About 20 minutes into Jackass Forever, you’ll have laughed, winced, crossed your legs and muttered a weary ‘For fuck’s sake…’ more times than you would care to recount. There has been pain, and there have been penises, often one and the same. Then a man shits himself. And this is just the pace car leaving skidmarks – there’s still an hour to go.
From here, the mayhem only increases. Sometimes it is grandiose, taking full advantage of quite how much bigger a film production allows an idea to become. At others, it is literally just watching someone being caught off guard and punched in the nuts. There is vomit and there is bruising and there is the most Jackass game of bat and ball you will ever see. All of it is physical comedy genius.
Going into making their fourth movie after a decade away, and over two decades since the show first aired, no small comment has been given to the increasing age of Jackass’ performers. At 50, Johnny Knoxville is of an age where saying no to being gored by a bull is no slight on his bravery. But this just makes it funnier when he, Steve-O and the other long-in-the-missing-tooth classic protagonists bring it up.
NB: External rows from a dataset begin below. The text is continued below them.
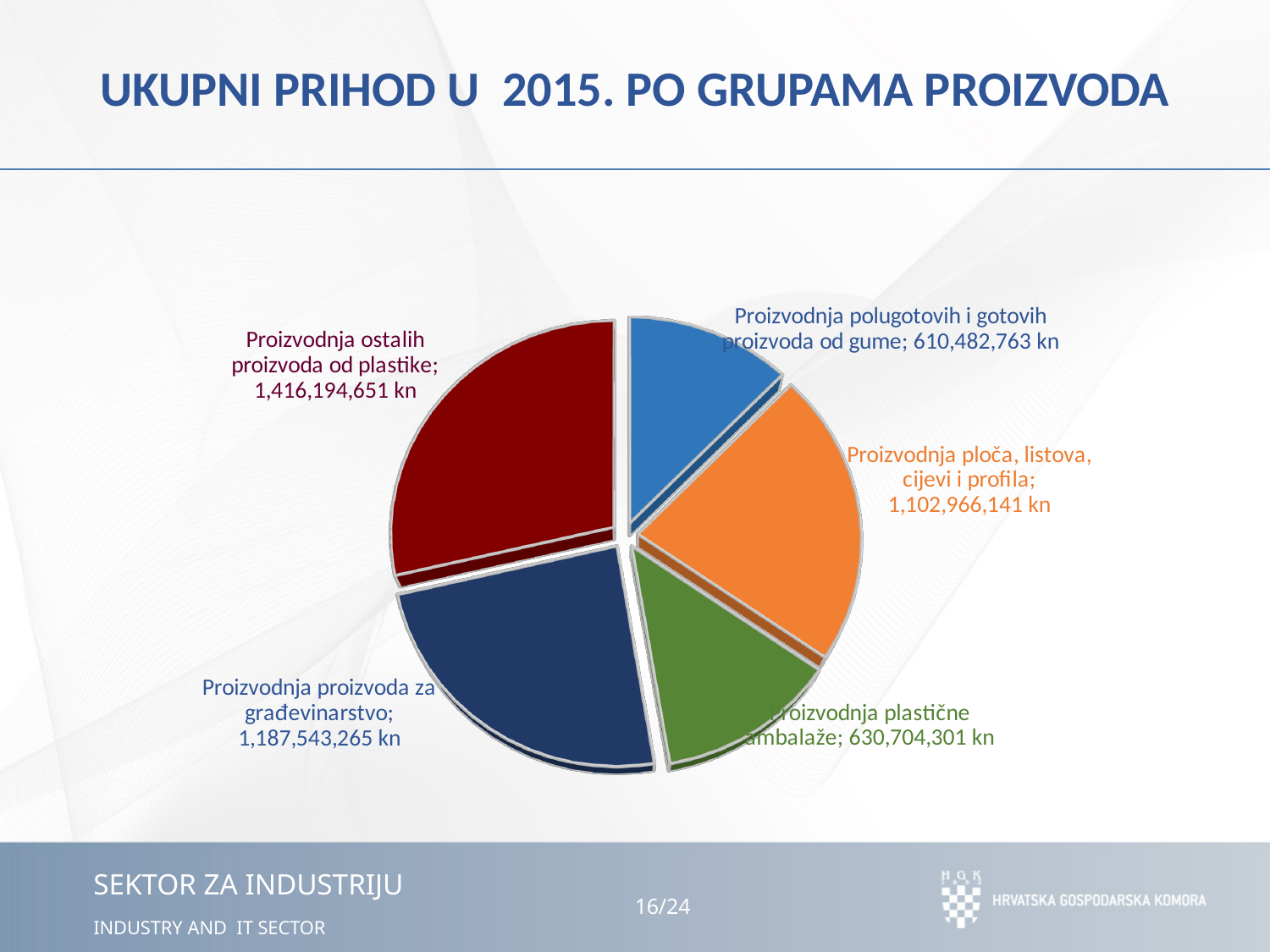
What type of chart is shown on the slide? Pie chart How many product groups (slices) does the pie chart show? 5 What is the chart's title? UKUPNI PRIHOD U 2015. PO GRUPAMA PROIZVODA What is the value for Proizvodnja ostalih proizvoda od plastike? 1,416,194,651 kn What is the value for Proizvodnja plastične ambalaže? 630,704,301 kn Which is larger: Proizvodnja plastične ambalaže or Proizvodnja polugotovih i gotovih proizvoda od gume? Proizvodnja plastične ambalaže Which product group has the highest revenue? Proizvodnja ostalih proizvoda od plastike What is the value for Proizvodnja ploča, listova, cijevi i profila? 1,102,966,141 kn What is the total revenue across all five product groups? 4,947,891,121 kn What is the difference between Proizvodnja ostalih proizvoda od plastike and Proizvodnja proizvoda za građevinarstvo? 228,651,386 kn What is the value for Proizvodnja polugotovih i gotovih proizvoda od gume? 610,482,763 kn Which product group has the lowest revenue? Proizvodnja polugotovih i gotovih proizvoda od gume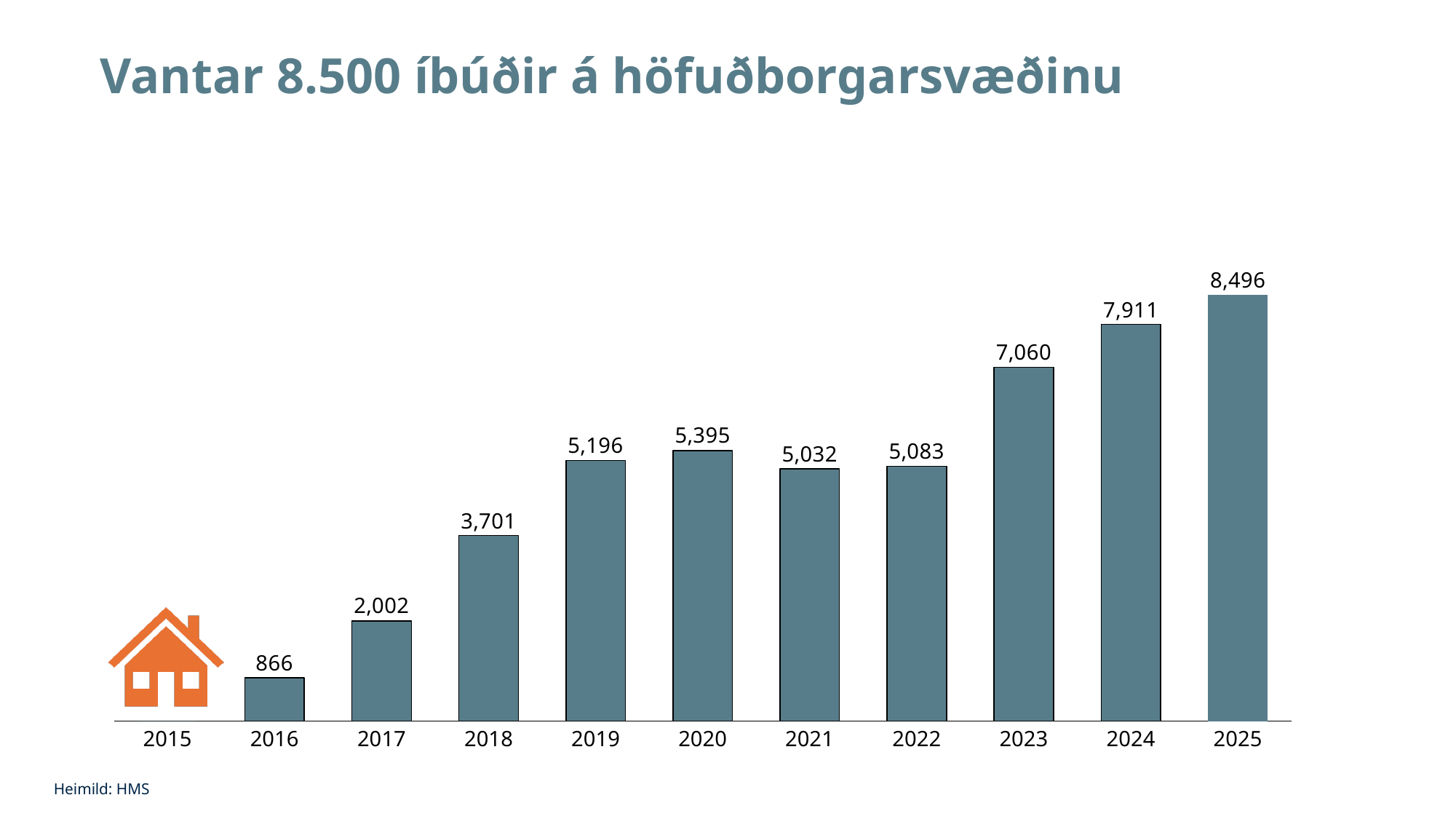
What is the title of the slide? Vantar 8.500 íbúðir á höfuðborgarsvæðinu What is the difference between the values for 2025 and 2024? 585 What is the value shown for 2021? 5,032 What kind of chart is shown on the slide? Bar chart What is the difference between the values for 2017 and 2016? 1,136 Which is larger, the value for 2020 or the value for 2021? 2020 How many bars are plotted in the chart? 10 Which year has the lowest bar? 2016 What is the value shown for 2018? 3,701 Do the values generally rise or fall from 2016 to 2025? Rise What is the value shown for 2024? 7,911 Which year has the highest value? 2025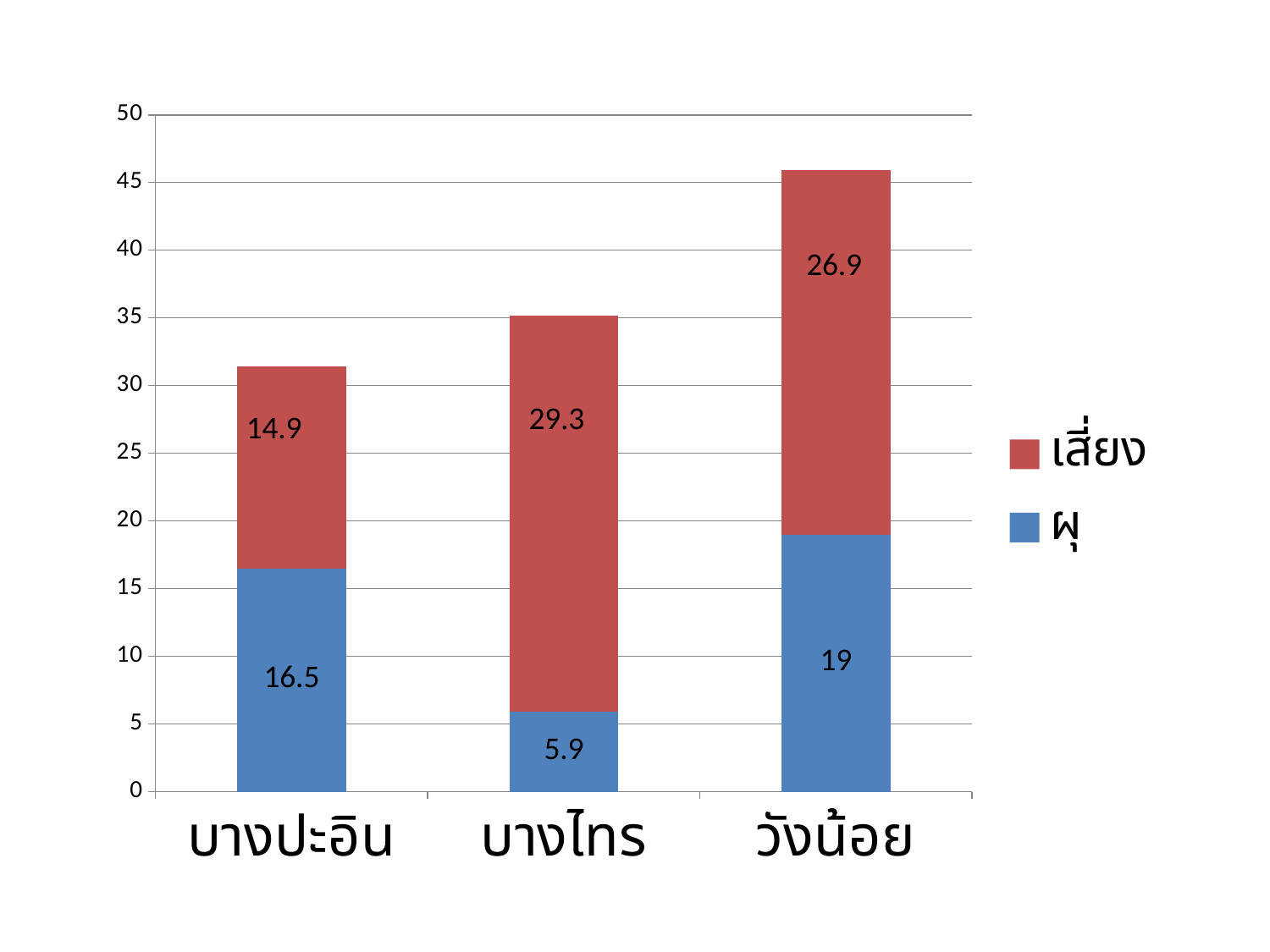
Which is larger for บางปะอิน, the ผุ value or the เสี่ยง value? ผุ What is the value of ผุ for วังน้อย? 19 Which category has the lowest value for ผุ? บางไทร How many categories are shown on the x axis? 3 What kind of chart is shown on the slide? Stacked bar chart How many series does the legend list? 2 What is the difference between the เสี่ยง value and the ผุ value for บางไทร? 23.4 What is the total of the stacked bar for วังน้อย? 45.9 Which category has the highest value for เสี่ยง? บางไทร What is the value of เสี่ยง for วังน้อย? 26.9 What is the value of เสี่ยง for บางไทร? 29.3 What is the value of ผุ for บางปะอิน? 16.5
And there are new, younger, equally stupid additions to the gang here as well, although none of them take the battering as their elders. There’s also celebrity turns from Machine Gun Kelly (trying to out-pedal Steve-O on an exercise bike in order to deliver one’s opponent a slap from a giant hand attached to it), and Tyler, The Creator (a man right to be suspicious of what director Jeff Tremaine has put under the piano stool he’s sat on).